É com base nestas ideias que Bourdieu irá desenvolver, ao lado de Jean-Claude Passeron, uma importante reflexão sobre os mecanismos sociais que produzem e, principalmente, reproduzem as desigualdades. Na obra A Reprodução, escrita nos anos de 1960, os autores analisam o sistema de ensino francês e constatam que a escola é um espaço que reproduz desigualdades, mais do que busca superá-las. Ao observarem que o sistema de ensino francês (mas a reflexão serve para a realidade brasileira também), privilegia aqueles estudantes que já possuem mais capital cultural em detrimento daqueles que não possuem, ao invés de promover a igualdade entre os indivíduos, reforça as desigualdades. Assim, estudantes que vêm de famílias com maior capital cultural (e muitas vezes, também maio capital econômico) tendem a se sair melhor no sistema escolar, enquanto aqueles que tem menos capital cultural, vão ficando marginalizados dentro da própria escola.

A Univesp (Universidade Virtual do Estado de São Paulo) produziu um vídeo muito interessante explicando a ideia de capital cultural, relacionada à violência simbólica e à educação. Você pode assistir ao vídeo clicando AQUI

violência simbólica
Fonte da imagem: https://www.agendartecultura.com.br/noticias/humor-violencia-simbolica-internet/

Este mecanismo de exclusão, que Bourdieu relaciona também às ideias de coação e constrangimento, acontece no ambiente escolar, mas não é exclusividade do campo da educação. Em todas as esferas sociais nas quais há uma distribuição desigual de capital entre os indivíduos, há um conflito que se manifesta como aquilo que o sociólogo chama de violência simbólica. Como o nome diz, a violência simbólica não é uma violência física. Ela se manifesta como um sentimento de inferioridade entre aqueles que possuem menos capital específico dentro de um campo. Ao virar motivo de chacota na sala de aula pelo fato de ter tirado nota baixa em uma prova, um aluno está sendo vítima de violência simbólica.
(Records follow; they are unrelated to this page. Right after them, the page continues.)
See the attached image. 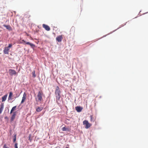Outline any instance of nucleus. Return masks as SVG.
<instances>
[{
	"label": "nucleus",
	"mask_w": 148,
	"mask_h": 148,
	"mask_svg": "<svg viewBox=\"0 0 148 148\" xmlns=\"http://www.w3.org/2000/svg\"><path fill=\"white\" fill-rule=\"evenodd\" d=\"M60 93L61 91L59 87L57 86L56 88L55 94L56 95V101L58 104H59L60 102V100L61 97Z\"/></svg>",
	"instance_id": "1"
},
{
	"label": "nucleus",
	"mask_w": 148,
	"mask_h": 148,
	"mask_svg": "<svg viewBox=\"0 0 148 148\" xmlns=\"http://www.w3.org/2000/svg\"><path fill=\"white\" fill-rule=\"evenodd\" d=\"M44 95L43 92L42 90L39 91L37 96L35 97V100L36 102H41L43 101L42 97Z\"/></svg>",
	"instance_id": "2"
},
{
	"label": "nucleus",
	"mask_w": 148,
	"mask_h": 148,
	"mask_svg": "<svg viewBox=\"0 0 148 148\" xmlns=\"http://www.w3.org/2000/svg\"><path fill=\"white\" fill-rule=\"evenodd\" d=\"M12 46V44H9L7 47H5L4 48L3 51V53L5 54H8L10 48H11Z\"/></svg>",
	"instance_id": "3"
},
{
	"label": "nucleus",
	"mask_w": 148,
	"mask_h": 148,
	"mask_svg": "<svg viewBox=\"0 0 148 148\" xmlns=\"http://www.w3.org/2000/svg\"><path fill=\"white\" fill-rule=\"evenodd\" d=\"M83 124L85 126V128L86 129L89 128L92 125V124L89 123L87 120H85L83 121Z\"/></svg>",
	"instance_id": "4"
},
{
	"label": "nucleus",
	"mask_w": 148,
	"mask_h": 148,
	"mask_svg": "<svg viewBox=\"0 0 148 148\" xmlns=\"http://www.w3.org/2000/svg\"><path fill=\"white\" fill-rule=\"evenodd\" d=\"M9 73L10 75L12 76L13 75H16V72L14 70L10 69L9 70Z\"/></svg>",
	"instance_id": "5"
},
{
	"label": "nucleus",
	"mask_w": 148,
	"mask_h": 148,
	"mask_svg": "<svg viewBox=\"0 0 148 148\" xmlns=\"http://www.w3.org/2000/svg\"><path fill=\"white\" fill-rule=\"evenodd\" d=\"M63 38V36L62 35H59L56 38L57 41L58 42H60L62 41Z\"/></svg>",
	"instance_id": "6"
},
{
	"label": "nucleus",
	"mask_w": 148,
	"mask_h": 148,
	"mask_svg": "<svg viewBox=\"0 0 148 148\" xmlns=\"http://www.w3.org/2000/svg\"><path fill=\"white\" fill-rule=\"evenodd\" d=\"M27 97V94L25 92H24L23 94V96L22 97V100H21V103H23L25 101Z\"/></svg>",
	"instance_id": "7"
},
{
	"label": "nucleus",
	"mask_w": 148,
	"mask_h": 148,
	"mask_svg": "<svg viewBox=\"0 0 148 148\" xmlns=\"http://www.w3.org/2000/svg\"><path fill=\"white\" fill-rule=\"evenodd\" d=\"M42 27L47 31H49L50 30V27L49 26L47 25L43 24L42 25Z\"/></svg>",
	"instance_id": "8"
},
{
	"label": "nucleus",
	"mask_w": 148,
	"mask_h": 148,
	"mask_svg": "<svg viewBox=\"0 0 148 148\" xmlns=\"http://www.w3.org/2000/svg\"><path fill=\"white\" fill-rule=\"evenodd\" d=\"M16 114V112H14L13 113L12 116L11 118V121H13L15 118V116Z\"/></svg>",
	"instance_id": "9"
},
{
	"label": "nucleus",
	"mask_w": 148,
	"mask_h": 148,
	"mask_svg": "<svg viewBox=\"0 0 148 148\" xmlns=\"http://www.w3.org/2000/svg\"><path fill=\"white\" fill-rule=\"evenodd\" d=\"M76 110L78 112H81L83 109V108L79 106H77L75 107Z\"/></svg>",
	"instance_id": "10"
},
{
	"label": "nucleus",
	"mask_w": 148,
	"mask_h": 148,
	"mask_svg": "<svg viewBox=\"0 0 148 148\" xmlns=\"http://www.w3.org/2000/svg\"><path fill=\"white\" fill-rule=\"evenodd\" d=\"M0 113L1 114L4 108V104L3 103H1L0 105Z\"/></svg>",
	"instance_id": "11"
},
{
	"label": "nucleus",
	"mask_w": 148,
	"mask_h": 148,
	"mask_svg": "<svg viewBox=\"0 0 148 148\" xmlns=\"http://www.w3.org/2000/svg\"><path fill=\"white\" fill-rule=\"evenodd\" d=\"M3 26L5 27L6 28L9 30L11 31L12 30V28L10 25H4Z\"/></svg>",
	"instance_id": "12"
},
{
	"label": "nucleus",
	"mask_w": 148,
	"mask_h": 148,
	"mask_svg": "<svg viewBox=\"0 0 148 148\" xmlns=\"http://www.w3.org/2000/svg\"><path fill=\"white\" fill-rule=\"evenodd\" d=\"M13 95V93L12 92H10L8 98V100H11L12 99V96Z\"/></svg>",
	"instance_id": "13"
},
{
	"label": "nucleus",
	"mask_w": 148,
	"mask_h": 148,
	"mask_svg": "<svg viewBox=\"0 0 148 148\" xmlns=\"http://www.w3.org/2000/svg\"><path fill=\"white\" fill-rule=\"evenodd\" d=\"M42 107H39L36 108V111L37 112H40L42 110Z\"/></svg>",
	"instance_id": "14"
},
{
	"label": "nucleus",
	"mask_w": 148,
	"mask_h": 148,
	"mask_svg": "<svg viewBox=\"0 0 148 148\" xmlns=\"http://www.w3.org/2000/svg\"><path fill=\"white\" fill-rule=\"evenodd\" d=\"M7 96L8 95L7 94H6L2 97V101H4L6 100Z\"/></svg>",
	"instance_id": "15"
},
{
	"label": "nucleus",
	"mask_w": 148,
	"mask_h": 148,
	"mask_svg": "<svg viewBox=\"0 0 148 148\" xmlns=\"http://www.w3.org/2000/svg\"><path fill=\"white\" fill-rule=\"evenodd\" d=\"M75 27L73 26L70 29V32L71 33H74L75 32Z\"/></svg>",
	"instance_id": "16"
},
{
	"label": "nucleus",
	"mask_w": 148,
	"mask_h": 148,
	"mask_svg": "<svg viewBox=\"0 0 148 148\" xmlns=\"http://www.w3.org/2000/svg\"><path fill=\"white\" fill-rule=\"evenodd\" d=\"M62 130L63 131H69L70 130L69 128L68 127H65L62 128Z\"/></svg>",
	"instance_id": "17"
},
{
	"label": "nucleus",
	"mask_w": 148,
	"mask_h": 148,
	"mask_svg": "<svg viewBox=\"0 0 148 148\" xmlns=\"http://www.w3.org/2000/svg\"><path fill=\"white\" fill-rule=\"evenodd\" d=\"M16 106H14L13 107L12 109L11 110L10 114H11L15 110L16 108Z\"/></svg>",
	"instance_id": "18"
},
{
	"label": "nucleus",
	"mask_w": 148,
	"mask_h": 148,
	"mask_svg": "<svg viewBox=\"0 0 148 148\" xmlns=\"http://www.w3.org/2000/svg\"><path fill=\"white\" fill-rule=\"evenodd\" d=\"M90 121L91 122H94V120L92 115L90 116Z\"/></svg>",
	"instance_id": "19"
},
{
	"label": "nucleus",
	"mask_w": 148,
	"mask_h": 148,
	"mask_svg": "<svg viewBox=\"0 0 148 148\" xmlns=\"http://www.w3.org/2000/svg\"><path fill=\"white\" fill-rule=\"evenodd\" d=\"M32 74L33 75V77H36V75L35 74V71L34 70L32 71Z\"/></svg>",
	"instance_id": "20"
},
{
	"label": "nucleus",
	"mask_w": 148,
	"mask_h": 148,
	"mask_svg": "<svg viewBox=\"0 0 148 148\" xmlns=\"http://www.w3.org/2000/svg\"><path fill=\"white\" fill-rule=\"evenodd\" d=\"M3 148H10V147H8L6 144H5L3 147Z\"/></svg>",
	"instance_id": "21"
},
{
	"label": "nucleus",
	"mask_w": 148,
	"mask_h": 148,
	"mask_svg": "<svg viewBox=\"0 0 148 148\" xmlns=\"http://www.w3.org/2000/svg\"><path fill=\"white\" fill-rule=\"evenodd\" d=\"M29 45L32 48H34V47H35V45H34L32 43H30Z\"/></svg>",
	"instance_id": "22"
},
{
	"label": "nucleus",
	"mask_w": 148,
	"mask_h": 148,
	"mask_svg": "<svg viewBox=\"0 0 148 148\" xmlns=\"http://www.w3.org/2000/svg\"><path fill=\"white\" fill-rule=\"evenodd\" d=\"M22 41L23 42H25L26 43V44H27V45H30V44L31 43L29 42H25V41L24 40H22Z\"/></svg>",
	"instance_id": "23"
},
{
	"label": "nucleus",
	"mask_w": 148,
	"mask_h": 148,
	"mask_svg": "<svg viewBox=\"0 0 148 148\" xmlns=\"http://www.w3.org/2000/svg\"><path fill=\"white\" fill-rule=\"evenodd\" d=\"M17 145H18V144L17 143H16L15 144V145H14L15 148H18Z\"/></svg>",
	"instance_id": "24"
},
{
	"label": "nucleus",
	"mask_w": 148,
	"mask_h": 148,
	"mask_svg": "<svg viewBox=\"0 0 148 148\" xmlns=\"http://www.w3.org/2000/svg\"><path fill=\"white\" fill-rule=\"evenodd\" d=\"M16 139L15 138H14L13 139V142H15L16 141Z\"/></svg>",
	"instance_id": "25"
},
{
	"label": "nucleus",
	"mask_w": 148,
	"mask_h": 148,
	"mask_svg": "<svg viewBox=\"0 0 148 148\" xmlns=\"http://www.w3.org/2000/svg\"><path fill=\"white\" fill-rule=\"evenodd\" d=\"M14 138H16V134H15L14 136Z\"/></svg>",
	"instance_id": "26"
},
{
	"label": "nucleus",
	"mask_w": 148,
	"mask_h": 148,
	"mask_svg": "<svg viewBox=\"0 0 148 148\" xmlns=\"http://www.w3.org/2000/svg\"><path fill=\"white\" fill-rule=\"evenodd\" d=\"M69 148V147H66V148Z\"/></svg>",
	"instance_id": "27"
},
{
	"label": "nucleus",
	"mask_w": 148,
	"mask_h": 148,
	"mask_svg": "<svg viewBox=\"0 0 148 148\" xmlns=\"http://www.w3.org/2000/svg\"><path fill=\"white\" fill-rule=\"evenodd\" d=\"M67 146H69V145L68 144V145H67Z\"/></svg>",
	"instance_id": "28"
},
{
	"label": "nucleus",
	"mask_w": 148,
	"mask_h": 148,
	"mask_svg": "<svg viewBox=\"0 0 148 148\" xmlns=\"http://www.w3.org/2000/svg\"><path fill=\"white\" fill-rule=\"evenodd\" d=\"M30 136H29V139H30Z\"/></svg>",
	"instance_id": "29"
},
{
	"label": "nucleus",
	"mask_w": 148,
	"mask_h": 148,
	"mask_svg": "<svg viewBox=\"0 0 148 148\" xmlns=\"http://www.w3.org/2000/svg\"><path fill=\"white\" fill-rule=\"evenodd\" d=\"M59 148H60V147H59Z\"/></svg>",
	"instance_id": "30"
}]
</instances>
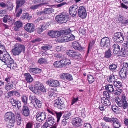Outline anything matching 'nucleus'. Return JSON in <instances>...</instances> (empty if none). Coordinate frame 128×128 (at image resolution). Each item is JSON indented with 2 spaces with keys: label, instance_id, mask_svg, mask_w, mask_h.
Returning <instances> with one entry per match:
<instances>
[{
  "label": "nucleus",
  "instance_id": "obj_56",
  "mask_svg": "<svg viewBox=\"0 0 128 128\" xmlns=\"http://www.w3.org/2000/svg\"><path fill=\"white\" fill-rule=\"evenodd\" d=\"M55 31L51 30L48 32V34L52 38H55Z\"/></svg>",
  "mask_w": 128,
  "mask_h": 128
},
{
  "label": "nucleus",
  "instance_id": "obj_60",
  "mask_svg": "<svg viewBox=\"0 0 128 128\" xmlns=\"http://www.w3.org/2000/svg\"><path fill=\"white\" fill-rule=\"evenodd\" d=\"M100 126H102V128H109V126L107 125L106 124L105 122H101L100 123Z\"/></svg>",
  "mask_w": 128,
  "mask_h": 128
},
{
  "label": "nucleus",
  "instance_id": "obj_7",
  "mask_svg": "<svg viewBox=\"0 0 128 128\" xmlns=\"http://www.w3.org/2000/svg\"><path fill=\"white\" fill-rule=\"evenodd\" d=\"M110 41L109 38L104 37L102 38L100 42V45L103 48L106 49L109 48L110 46Z\"/></svg>",
  "mask_w": 128,
  "mask_h": 128
},
{
  "label": "nucleus",
  "instance_id": "obj_17",
  "mask_svg": "<svg viewBox=\"0 0 128 128\" xmlns=\"http://www.w3.org/2000/svg\"><path fill=\"white\" fill-rule=\"evenodd\" d=\"M82 122V121L80 118L78 117H76L74 118L72 122L74 126H81Z\"/></svg>",
  "mask_w": 128,
  "mask_h": 128
},
{
  "label": "nucleus",
  "instance_id": "obj_20",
Como pudemos notar, a teoria sociológica elaborada por Pierre Bourdieu nos permite observar criticamente diversos âmbitos de nossa sociedade. Isso faz de Bourdieu um dos pensadores mais importantes do século XX. Seus conceitos são fundamentais para pensarmos as diferentes relações de poder na sociedade bem como os mecanismos que produzem e reproduzem as desigualdades entre os indivíduos.

*Ricardo Normanha é sociólogo, cientista político e professor de sociologia e filosofia no Ensino Médio.

Referências bibliográficas
ALMEIDA, Ricardo Normanha R. Pensando o campo cinematográfico a partir das contribuições de Pierre Bourdieu. Revista Novos Rumos Sociológicos - UFPEL. V.4, n.5, 2016.
BOURDIEU, Pierre. Esboço de uma teoria da prática. In: ORTIZ, Renato. (Org.) A Sociologia de Pierre Bourdieu. São Paulo: Editora Ática, 1994.
BOURDIEU. Pierre. Escritos de Educação. Petrópolis: Vozes, 2002
GASPARETTO JÚNIOR, Antonio. Pierre Bourdieu. Site InfoEscola. Disponível em https://www.infoescola.com/biografias/pierre-bourdieu/
MARGOTTO, Gleidison. Resenha da obra “A reprodução” de Pierre Bourdieu e Jean-Claude Passeron. Revista KiriKerê, n. 3, 2017.